# Looks like winter passed over 3/4 of us!



## Ajhenderson13 (Oct 10, 2010)

Hate to jump to conclusions, but I do believe that winter may be over for 3/4 of us. Not sure about your area but we have not had a winter in two years now! Just so happened i have a nice new two year old speed wing plow! I am in central IL. Where ya at and what are you thinking?


----------



## BUFF (Dec 24, 2009)

Had one event on Xmas day that all triggers were met and another event last week that was just sidewalks/salting. , that's it for the season so far.
Last week had 4 days -10* F, this week it's in the 60's and I'm putting together lawn-care bids by requested by customers. Who knows it make pick up/ catch up in the next 3 months.


----------



## jmdregs (Nov 13, 2012)

*Not Over Yet - Massachusetts*

I've only had three plowable events so far this year but at least the weather has been a lot colder than last year. The forecast doesn't look good for the rest of this week but winter still has another two months to go.


----------



## maelawncare (Mar 4, 2004)

Middle of MO and not one plowing event yet. We had a 1.5" storm that melted off by afternoon. Thats it! We also only had 1 plowing and 2 salt events last year. Been a bad two years here. But not any different than before.

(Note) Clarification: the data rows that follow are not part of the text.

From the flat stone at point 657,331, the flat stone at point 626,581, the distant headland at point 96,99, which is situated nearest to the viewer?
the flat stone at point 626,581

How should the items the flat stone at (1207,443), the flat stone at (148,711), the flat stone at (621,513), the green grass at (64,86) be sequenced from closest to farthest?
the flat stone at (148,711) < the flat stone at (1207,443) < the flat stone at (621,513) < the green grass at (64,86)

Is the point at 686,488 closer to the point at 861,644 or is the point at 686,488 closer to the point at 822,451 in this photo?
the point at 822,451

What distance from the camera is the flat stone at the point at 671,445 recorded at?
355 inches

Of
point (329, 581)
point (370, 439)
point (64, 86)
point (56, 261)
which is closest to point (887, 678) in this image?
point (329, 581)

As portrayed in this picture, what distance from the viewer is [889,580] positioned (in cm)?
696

The first two years I started plowing, I didnt drop my plow once! Or load the salt spreader. 04 and 05 was the years. The years after that though, we got hammered. So looks like we are in the same swing. 

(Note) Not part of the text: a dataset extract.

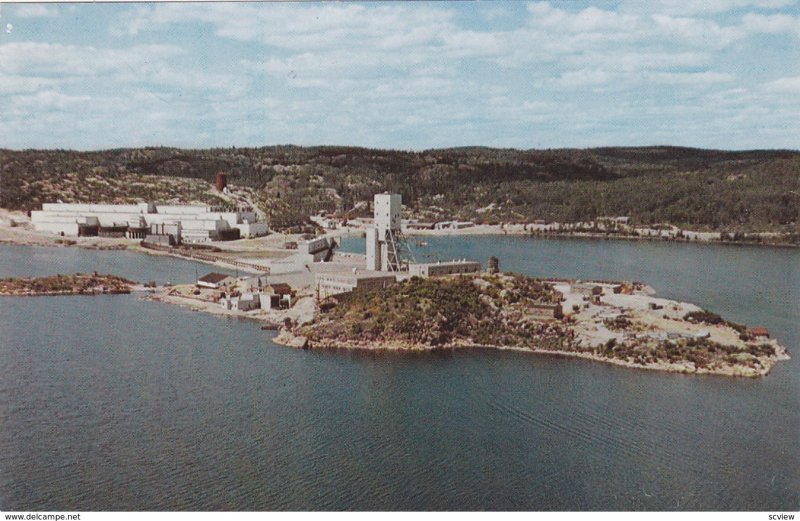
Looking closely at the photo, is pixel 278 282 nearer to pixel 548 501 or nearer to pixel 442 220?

Hell, its supposed to be 70 here tomorrow, normal is 30!.


----------



## Dogplow Dodge (Jan 23, 2012)

maelawncare;1578835 said:


> Middle of MO and not one plowing event yet. We had a 1.5" storm that melted off by afternoon. Thats it! We also only had 1 plowing and 2 salt events last year. Been a bad two years here. But not any different than before.
> 
> The first two years I started plowing, I didnt drop my plow once! Or load the salt spreader. 04 and 05 was the years. The years after that though, we got hammered. So looks like we are in the same swing.
> 
> Hell, its supposed to be 70 here tomorrow, normal is 30!.


Well, at least I'm not alone. Your story is identical to mine here. Thumbs Up


----------



## White Gardens (Oct 29, 2008)

I feel your pain AJ.......




..............


----------



## Antlerart06 (Feb 28, 2011)

Im ready for warm dry weather have a lot landscape jobs waiting for me start on But that wont happen like last year


----------



## White Gardens (Oct 29, 2008)

Antlerart06;1578910 said:


> Im ready for warm dry weather have a lot landscape jobs waiting for me start on But that wont happen like last year


I doubt we have as quite an early start as last year, but they are saying above average temps for March.

........


----------